優秀な社員は格差是正の遅さに憤る
企業が賃金格差の是正にどれだけ迅速に対応するかは、格差の大きさ以上に重要になり得る。HBRの調査が示すとおり、企業が既存従業員の賃金を見直すのにかかる月数が増えるほど、その従業員が在籍する期間は短くなる。
この時間軸は、優秀な社員が常に即時の昇給を求めているわけではないことを示唆する。彼らが見ているのは、企業が格差を認識し、行動に移すかどうかだ。迅速な調整は、経営陣が状況を把握しているというサインになる。逆に言えば、対応の遅れは不公平の解消がその企業の優先事項ではないと捉えられかねない。
年次評価サイクルや長期化しがちなパフォーマンス管理プロセス、固定化した報酬体系は、いずれも対応を遅らせる。HBRの研究者は、善意のマネジャーであっても、より機動的なツールとプロセスがなければ優秀な社員を引き留めるのに十分なスピードで動くのは難しい、と指摘している。
賃金の不公平は優秀な社員の信頼を損なう
賃金の決定は、企業と従業員の単なる取引ではない。企業が何を重視しているかを示すサインでもある。雇用主が新たな人材を高い給与を条件に採用し、一方で既存従業員が昇給を待たされると、優秀な社員はそれを「忠誠心よりも外部での交渉力のほうが価値がある」証拠と捉えるおそれがある。

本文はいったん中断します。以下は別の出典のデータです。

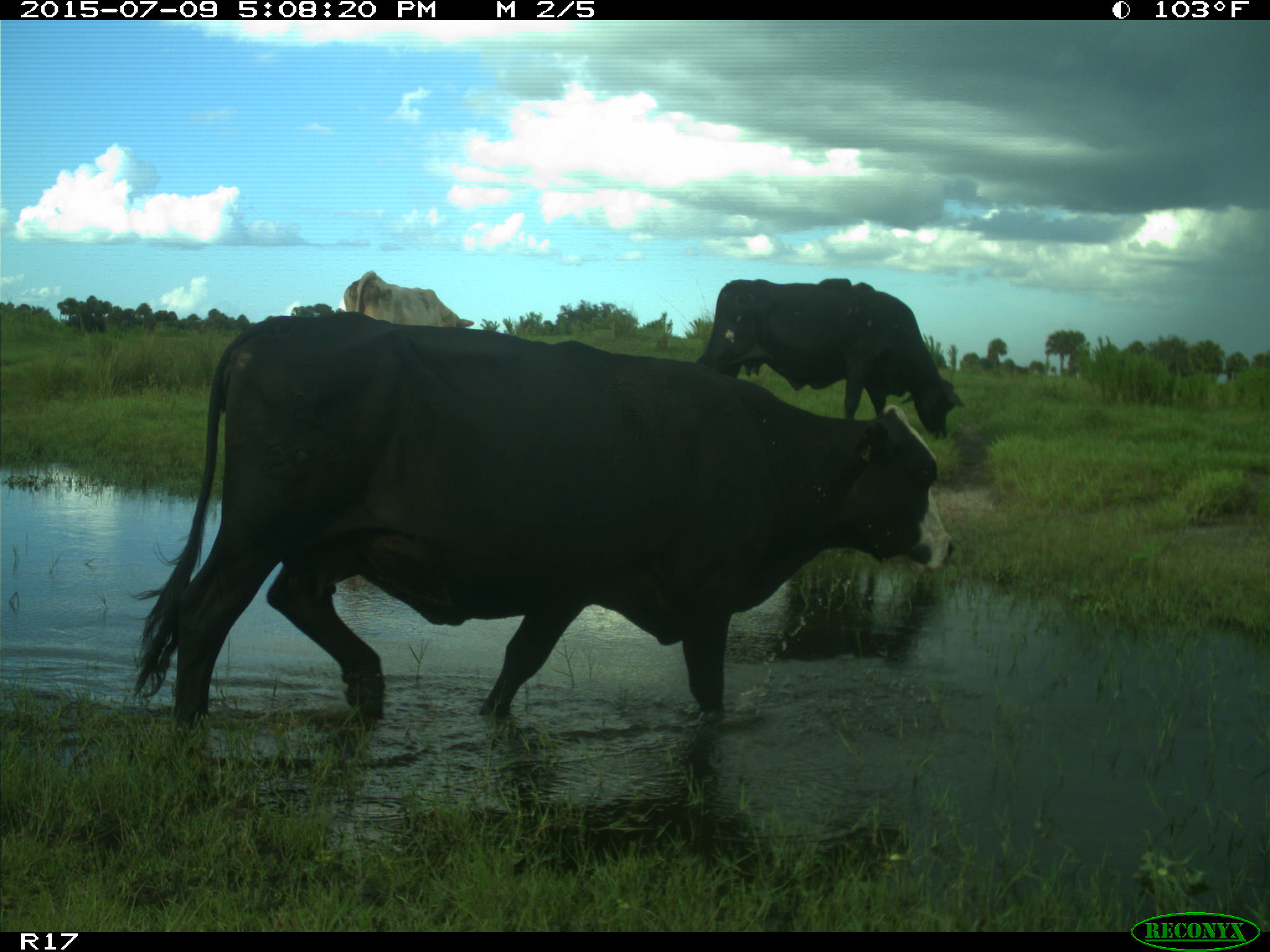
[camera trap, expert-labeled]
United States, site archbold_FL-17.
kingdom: Animalia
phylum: Chordata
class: Mammalia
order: Artiodactyla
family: Bovidae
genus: Bos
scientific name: Bos taurus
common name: domestic cow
Bos taurus (domestic cow).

HBRの研究者は、賃金格差が継続すると、リーダーシップへの信頼が大きく損なわれることを明らかにした。不公平に扱われていると感じる従業員は、企業が下すほかの判断にも疑念を抱き始めるかもしれない。士気は下がり、責任感は弱まり、外部の機会がより魅力的に映るようになる。
優秀な社員にとって、この信頼低下のコストはとりわけ大きい。彼らは往々にして企業の存在意義への関与が最も強く、高めの目標に挑戦する意欲も高く、社内で事業を支持する可能性も高い。信頼が崩れれば、企業と従業員の絆もまた失われていく。
優秀な社員の退職は波及する
優秀な社員の退職が単独で起きることは稀である。HBRの調査は、最初の退職がもたらす影響も指摘する。高い成果を出してきた同僚が意欲を失ったり退職したりするのを目にすれば、他の従業員も自分の将来を会社でどう描くべきか疑問を抱き始めるかもしれない。
より高給の新規採用者によって、自らとの対比は見過ごせなくなる。彼らの入社は、転職が常に選択肢であることを既存従業員に思い起こさせ、自身の満足度を再評価するきっかけとなる。